▶ [REQUEST]:
In the part of the entries below that opens with the line containing "Which year has the lowest value for" and closes with the line containing "What is the difference between Донори", can you change "Series1" to "Series 1" and give those lines again with everything else unchanged and the pictures left out?

(Slide chart reasoning data)
= Beginning of Section =
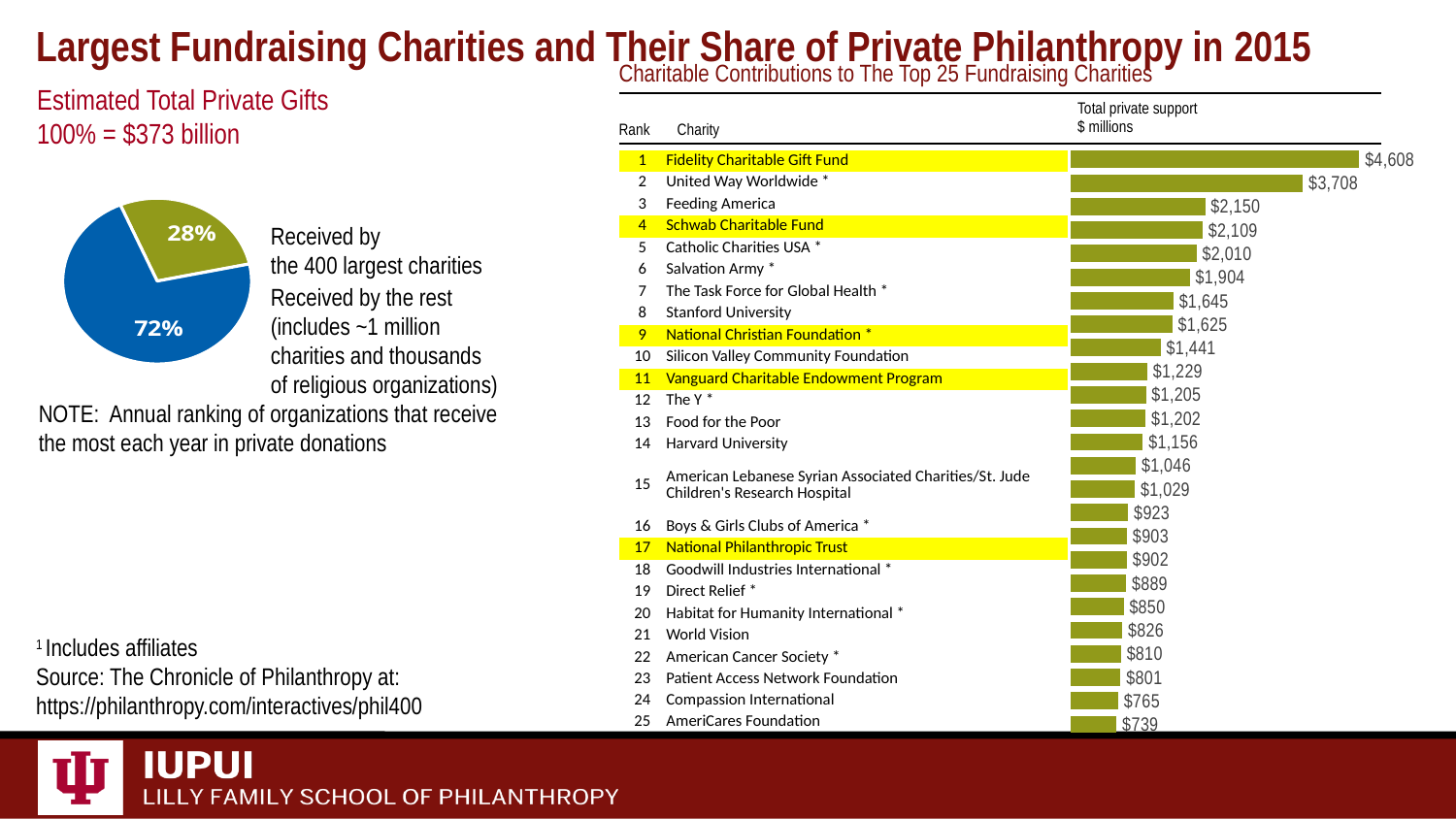
In the chart 'Charitable Contributions to The Top 25 Fundraising Charities', what is the difference in total private support between Fidelity Charitable Gift Fund and United Way Worldwide? $900 What kind of chart is 'Charitable Contributions to The Top 25 Fundraising Charities'? Bar chart In the chart 'Charitable Contributions to The Top 25 Fundraising Charities', which charity has the highest total private support? Fidelity Charitable Gift Fund In the chart 'Charitable Contributions to The Top 25 Fundraising Charities', do the bar values rise or fall as you go down the ranking from 1 to 25? Fall How many charities are shown in the chart 'Charitable Contributions to The Top 25 Fundraising Charities'? 25 In the chart 'Charitable Contributions to The Top 25 Fundraising Charities', which charity has the lowest total private support? AmeriCares Foundation In the pie chart 'Estimated Total Private Gifts', what share was received by the 400 largest charities? 28% In the chart 'Charitable Contributions to The Top 25 Fundraising Charities', what is the total private support for Feeding America? $2,150 In the pie chart 'Estimated Total Private Gifts', what share was received by the rest? 72% In the chart 'Charitable Contributions to The Top 25 Fundraising Charities', which has greater total private support, Stanford University or Harvard University? Stanford University In the chart 'Charitable Contributions to The Top 25 Fundraising Charities', what is the total private support for Fidelity Charitable Gift Fund? $4,608 What kind of chart is 'Estimated Total Private Gifts'? Pie chart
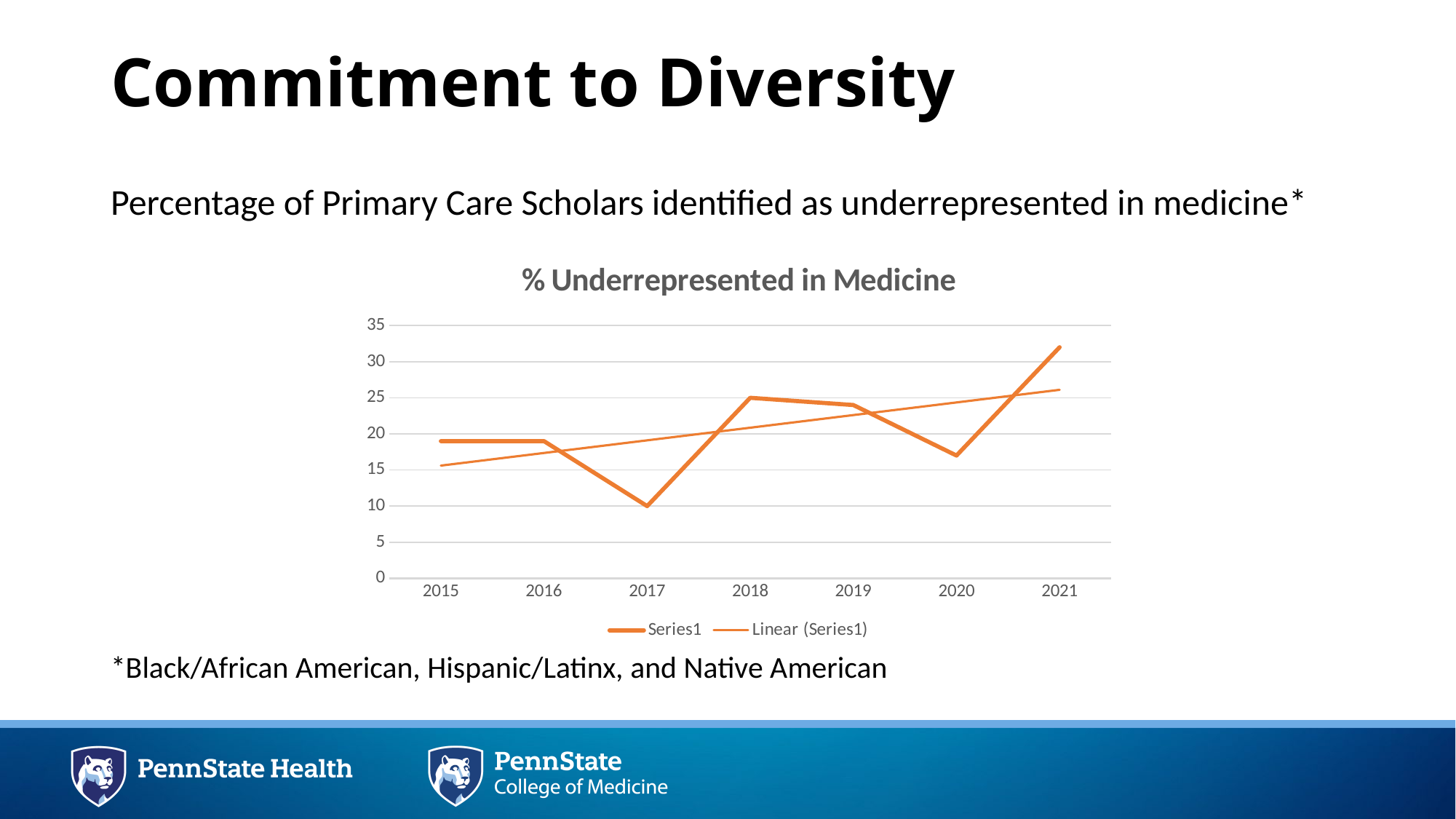
Which year has the lowest value for Series1? 2017 Which year has the highest value for Series1? 2021 How many years are plotted on the x axis? 7 Is the Series1 value for 2020 greater or less than 20? less What kind of chart is shown on the slide? line chart Is the Series1 value for 2019 greater or less than 20? greater What is the title of the chart? % Underrepresented in Medicine Which year has the larger Series1 value, 2018 or 2020? 2018 Is the Series1 value for 2021 greater or less than 30? greater Does the Linear (Series1) trendline rise or fall from 2015 to 2021? rise What are the two entries listed in the chart legend? Series1 and Linear (Series1) How many series does the legend list? 2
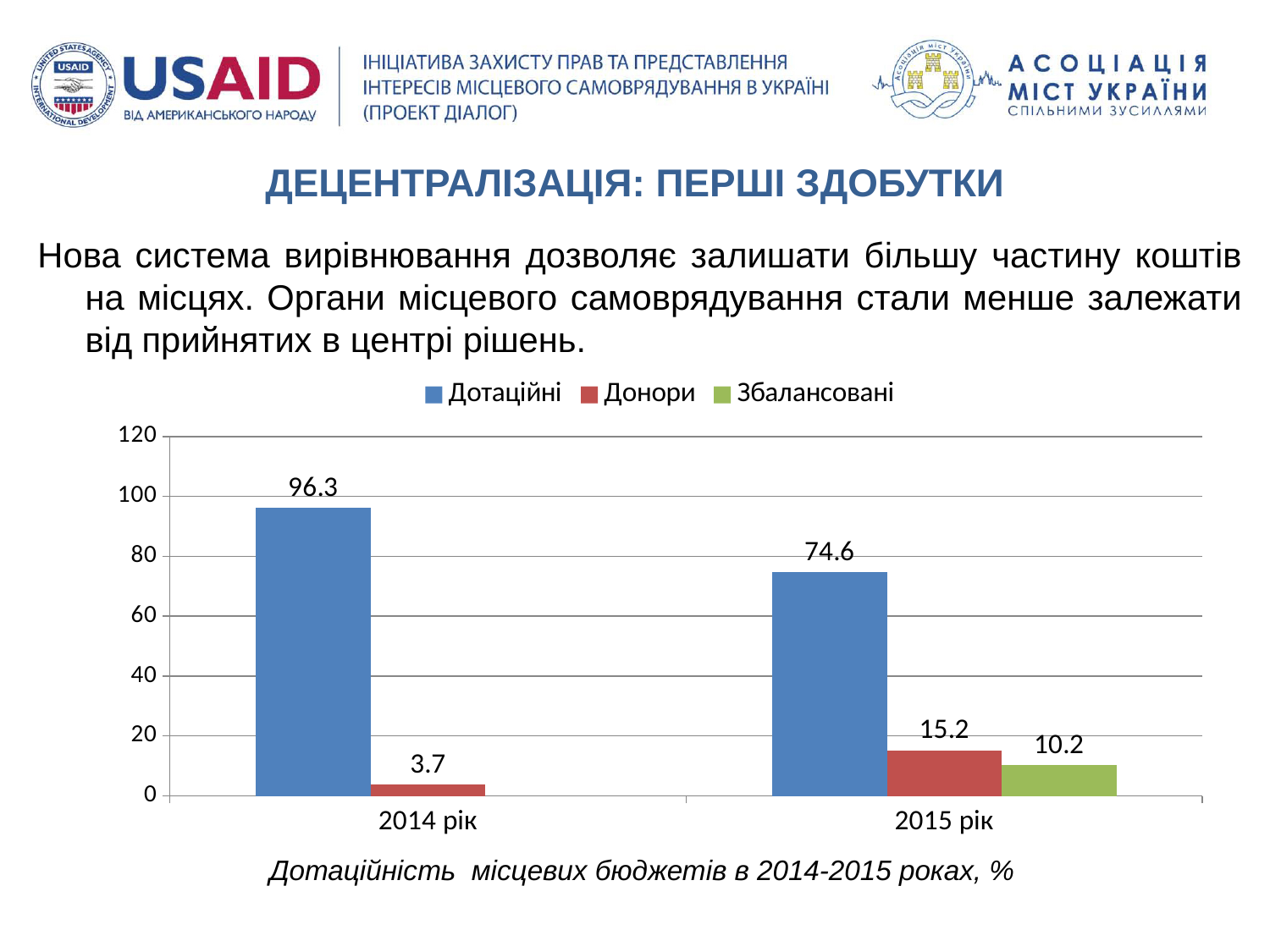
What is the difference between Донори and Збалансовані in 2015 рік? 5 By how much did the value for Дотаційні fall from 2014 рік to 2015 рік? 21.7 How many series does the legend list? 3 What is the value for Донори in 2014 рік? 3.7 What is the value for Донори in 2015 рік? 15.2 Which series has the highest value in 2015 рік? Дотаційні Which is larger: Донори in 2014 рік or Донори in 2015 рік? Донори in 2015 рік What is the value for Збалансовані in 2015 рік? 10.2 What is the value for Дотаційні in 2014 рік? 96.3 Does the value for Дотаційні rise or fall from 2014 рік to 2015 рік? Fall What kind of chart is shown on the slide? Bar chart Which series has the lowest value in 2015 рік? Збалансовані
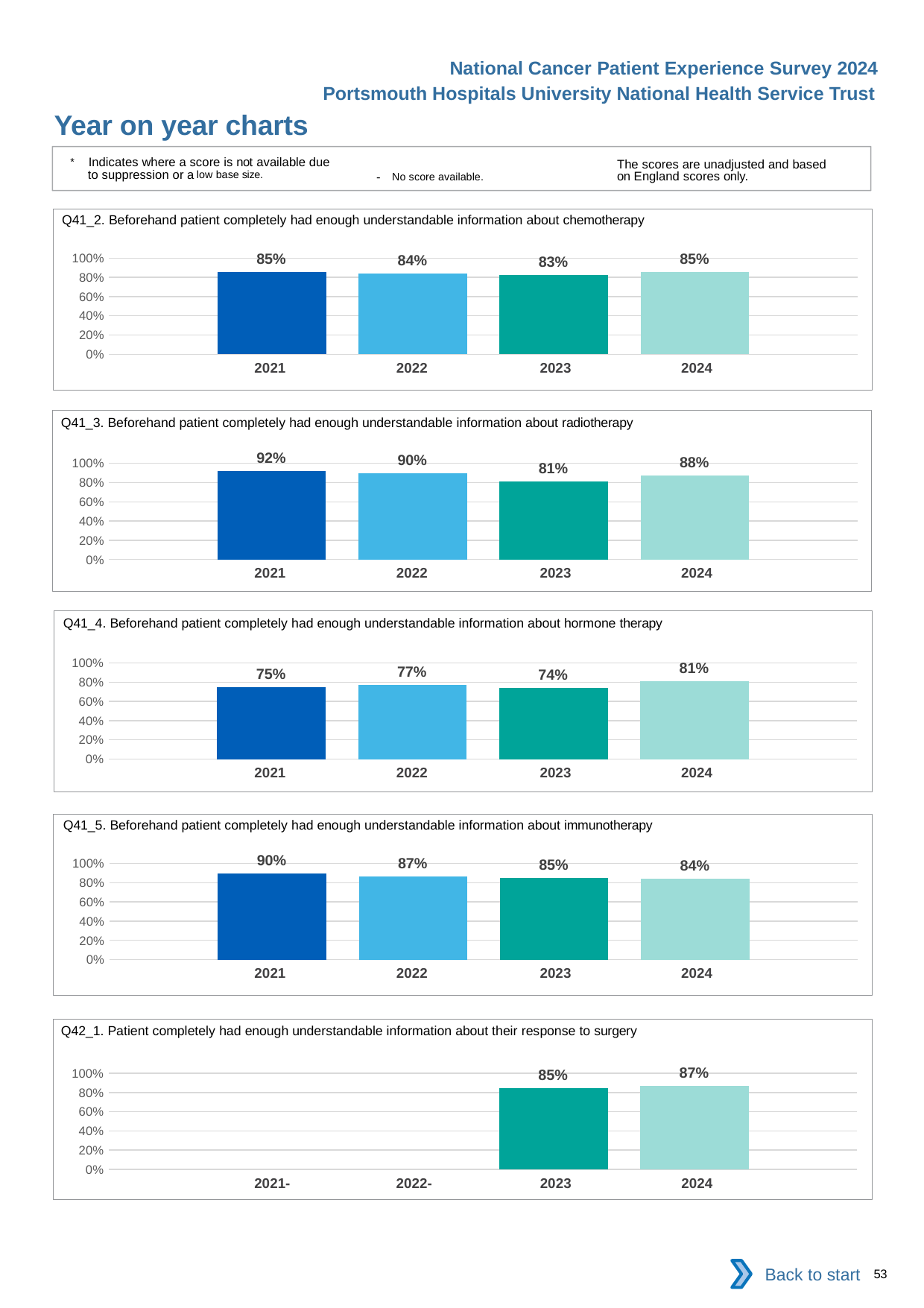
In the Q41_3 chart (radiotherapy), what is the difference between the 2021 and 2023 values? 11 percentage points How many charts are shown on the slide? 5 In the Q41_2 chart (chemotherapy), what is the value for 2023? 83% In the Q41_5 chart (immunotherapy), do the values rise or fall from 2021 to 2024? fall In the Q42_1 chart (response to surgery), how many years have a bar plotted? 2 In the Q41_3 chart (radiotherapy), which year has the highest value? 2021 In the Q41_4 chart (hormone therapy), what is the value for 2024? 81% In the Q41_3 chart (radiotherapy), which year has the lowest value? 2023 In the Q41_5 chart (immunotherapy), what is the value for 2021? 90% What kind of chart is the Q41_2 chart (chemotherapy)? bar chart In the Q41_4 chart (hormone therapy), which is larger, the value for 2022 or the value for 2023? 2022 In the Q42_1 chart (response to surgery), what is the value for 2024? 87%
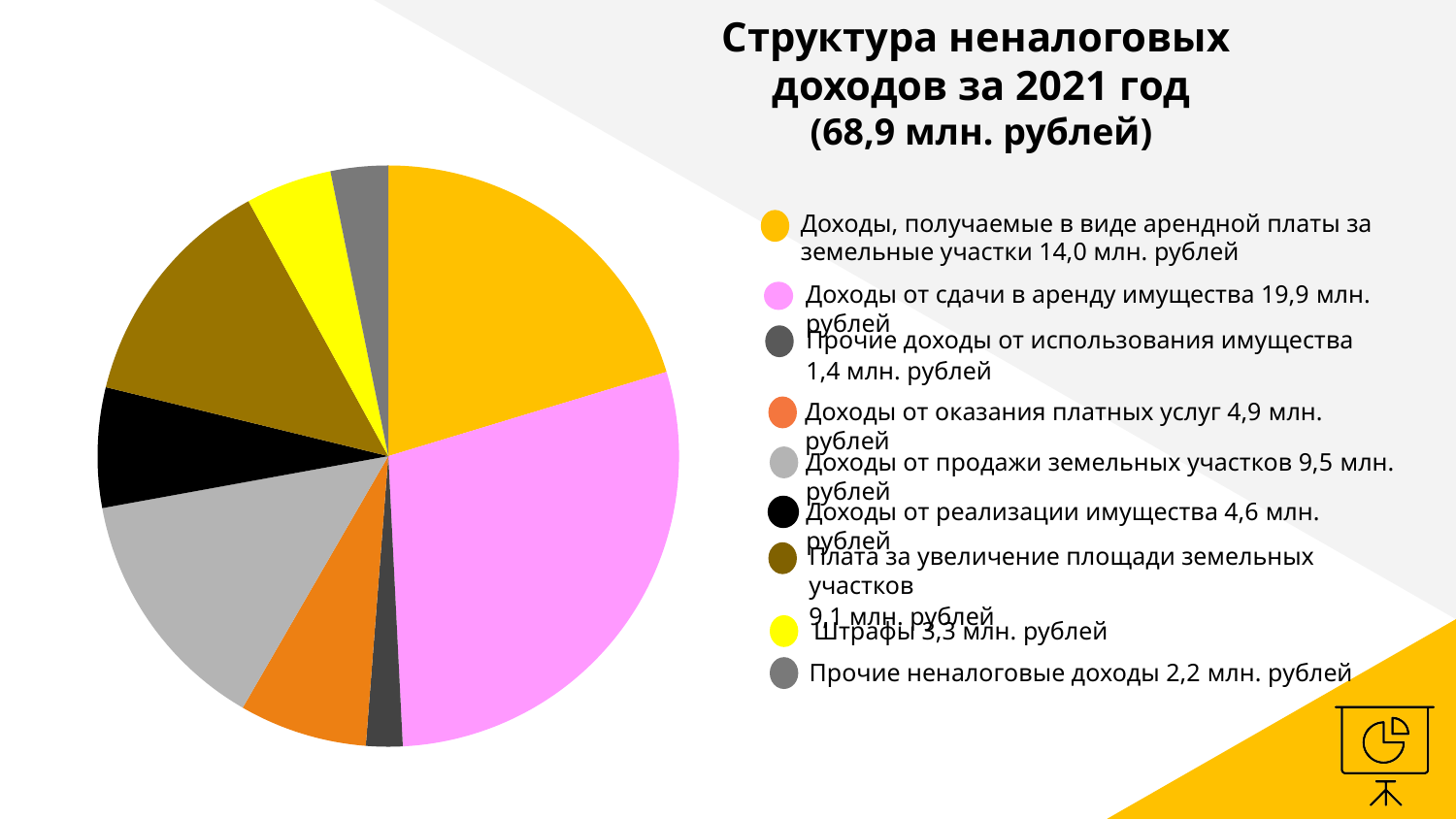
Which is larger: «Доходы от продажи земельных участков» or «Доходы от оказания платных услуг»? Доходы от продажи земельных участков Which category has the largest value in the pie chart? Доходы от сдачи в аренду имущества What total amount of non-tax revenue for 2021 is stated in the chart title? 68,9 млн. рублей What is the value for «Плата за увеличение площади земельных участков»? 9,1 млн. рублей What colour is the slice for «Доходы от реализации имущества»? Black How many categories (slices) does the pie chart have? 9 What kind of chart is shown on the slide? Pie chart What is the value for «Доходы, получаемые в виде арендной платы за земельные участки»? 14,0 млн. рублей Which category has the smallest value in the pie chart? Прочие доходы от использования имущества What is the value for «Штрафы»? 3,3 млн. рублей What is the value for «Доходы от сдачи в аренду имущества»? 19,9 млн. рублей What is the difference between «Доходы от сдачи в аренду имущества» and «Доходы, получаемые в виде арендной платы за земельные участки»? 5,9 млн. рублей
= End of Section =
▶ [PROBLEM SOLUTION]:
Which year has the lowest value for Series 1? 2017 Which year has the highest value for Series 1? 2021 How many years are plotted on the x axis? 7 Is the Series 1 value for 2020 greater or less than 20? less What kind of chart is shown on the slide? line chart Is the Series 1 value for 2019 greater or less than 20? greater What is the title of the chart? % Underrepresented in Medicine Which year has the larger Series 1 value, 2018 or 2020? 2018 Is the Series 1 value for 2021 greater or less than 30? greater Does the Linear (Series 1) trendline rise or fall from 2015 to 2021? rise What are the two entries listed in the chart legend? Series 1 and Linear (Series 1) How many series does the legend list? 2
What is the difference between Донори and Збалансовані in 2015 рік? 5 By how much did the value for Дотаційні fall from 2014 рік to 2015 рік? 21.7 How many series does the legend list? 3 What is the value for Донори in 2014 рік? 3.7 What is the value for Донори in 2015 рік? 15.2 Which series has the highest value in 2015 рік? Дотаційні Which is larger: Донори in 2014 рік or Донори in 2015 рік? Донори in 2015 рік What is the value for Збалансовані in 2015 рік? 10.2 What is the value for Дотаційні in 2014 рік? 96.3 Does the value for Дотаційні rise or fall from 2014 рік to 2015 рік? Fall What kind of chart is shown on the slide? Bar chart Which series has the lowest value in 2015 рік? Збалансовані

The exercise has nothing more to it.